Triangulation: Not talking about high school geometry

Have you ever been in a situation where you are given information that feels confrontational, by one person on behalf of another person? You might have wondered why the person being represented had not brought the issue to your attention, but you still felt an obligation to respond…more than not because you cared deeply about the relationship. It may sound like this:

“You really hurt her feelings when you….”
“He is going through a hard time and needs your understanding.”
“I feel uncomfortable about what I am hearing regarding ….”

While it is important to acknowledge that the person coming to you might have positive motivation, if you are left feeling misunderstood and manipulated, it is because you are. The approach, by definition, puts you on the defensive to not only the person being represented, but the new party who has taken it upon themselves to intervene. You might not even realize you feel uncomfortable with the situation until later, when the situation being analyzed gets worse before it gets better.

As a mental health therapist, I hear about situations resembling this from clients and like everyone, I experience them in my own life. It is called triangulation. It is a manipulation tactic that people use both intentionally and unintentionally when trying to get control of a situation that is bothering them. The people involved may be wonderful, well-intentioned, caring people but the result of triangulation is rarely positive; friendships are broken, marriages put at odds and work environments poisoned.

Emotionally mature people should speak for themselves

 

Even if well-intentioned, let’s be absolutely clear that Triangulation is a manipulation tactic. One person is choosing to not communicate directly with another person, and instead uses a third person to relay communication to the second, thus forming a triangle. Both the non-communicator and the communicator are part of the manipulation as one is avoiding a job that belongs to them and the other is taking on responsibility that diminishes the intelligence of the person they think they are representing. Simply put, emotionally mature individuals speak for themselves.

Part of the reason Triangulation is dangerous is that triangulation causes splitting. That is where one person manipulates a relationship between two parties by controlling communication between them. Some of the less than enjoyable results of this might be an artificial rivalry or a result called ‘divide and conquer’ where two people are played against one another.

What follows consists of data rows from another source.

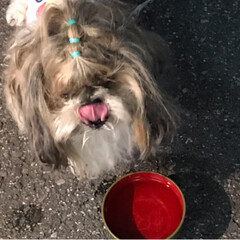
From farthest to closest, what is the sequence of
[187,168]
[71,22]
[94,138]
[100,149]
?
1. [187,168]
2. [100,149]
3. [94,138]
4. [71,22]

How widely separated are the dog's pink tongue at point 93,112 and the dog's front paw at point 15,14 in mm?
1270

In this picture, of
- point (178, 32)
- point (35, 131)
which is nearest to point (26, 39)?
point (35, 131)

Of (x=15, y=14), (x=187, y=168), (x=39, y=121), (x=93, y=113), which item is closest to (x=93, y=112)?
(x=93, y=113)

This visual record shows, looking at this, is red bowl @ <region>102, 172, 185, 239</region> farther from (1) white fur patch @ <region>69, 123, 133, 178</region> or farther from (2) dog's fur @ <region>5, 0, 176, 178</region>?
(2) dog's fur @ <region>5, 0, 176, 178</region>

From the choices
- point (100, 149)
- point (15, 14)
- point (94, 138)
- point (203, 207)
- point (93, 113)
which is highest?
point (93, 113)

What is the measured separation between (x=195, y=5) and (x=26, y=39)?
→ 1668 mm

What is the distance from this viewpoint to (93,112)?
184cm

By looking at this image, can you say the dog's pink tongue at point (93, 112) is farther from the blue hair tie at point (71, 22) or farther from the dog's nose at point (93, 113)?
the blue hair tie at point (71, 22)

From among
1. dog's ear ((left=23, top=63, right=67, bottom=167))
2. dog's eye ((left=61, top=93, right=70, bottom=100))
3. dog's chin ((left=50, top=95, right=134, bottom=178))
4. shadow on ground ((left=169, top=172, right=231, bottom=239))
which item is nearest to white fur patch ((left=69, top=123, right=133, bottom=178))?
dog's chin ((left=50, top=95, right=134, bottom=178))

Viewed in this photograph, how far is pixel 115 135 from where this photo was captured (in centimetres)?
212

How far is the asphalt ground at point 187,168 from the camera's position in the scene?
245cm

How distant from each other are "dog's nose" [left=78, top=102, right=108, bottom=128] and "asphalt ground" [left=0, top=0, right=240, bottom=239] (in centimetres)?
64

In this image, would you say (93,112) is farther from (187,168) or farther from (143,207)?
(187,168)

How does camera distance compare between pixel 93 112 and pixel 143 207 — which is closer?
pixel 93 112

In the context of narcissism, an ever increasing diagnosis, triangulation is when the narcissist attempts to control the flow, interpretation, and nuances of communication between two separate people or groups of people. Ensuring communications flow through, and constantly relate back to the narcissist providing them a feeling of importance. Common scenarios include a parent attempting to control communication between two children, or an emotionally abusive partner attempting to control communication between the other partner and the other partner’s friends and family. A narcissistic person wants to ensure the other actors communicate through them but remain otherwise isolated. In some cases narcissists will use control of communication to drive a wedge between the other parties. This can be done by falsely making one of the people into a scapegoat for problems that the narcissist is actually responsible for or that are otherwise unrelated. In addition the narcissist may falsely credit the other person with saying or thinking something hurtful, or may put too much emphasis on an aspect of something that was said to them that ignores the wider context. (Morrigan, Danu, You’re Not Crazy – It’s Your Mother: Understanding and Healing for Daughters of Narcissistic Mothers)

Breaking the triangulation cycle is not easy

 

If you find yourself being manipulated in this way, I encourage you to get out of the way. I tell my clients to sit on your hands and put a lock on your mouth until you can talk directly to the person that is at the heart of it. If you engage, the situation can only get worse. But let me tell you, this is beyond tough to do because as was pointed out, if it triggers you, the relationship is most likely an important one and you might have to fight back the desire to “get the truth out there”. But the truth should only be discussed between the two parties directly involved, especially when both parties want to be emotionally mature adults.

Boundaries are hard to set and often the process hurts like a mama. The hope that one must cling to is that positive, healthy relationships await at the end.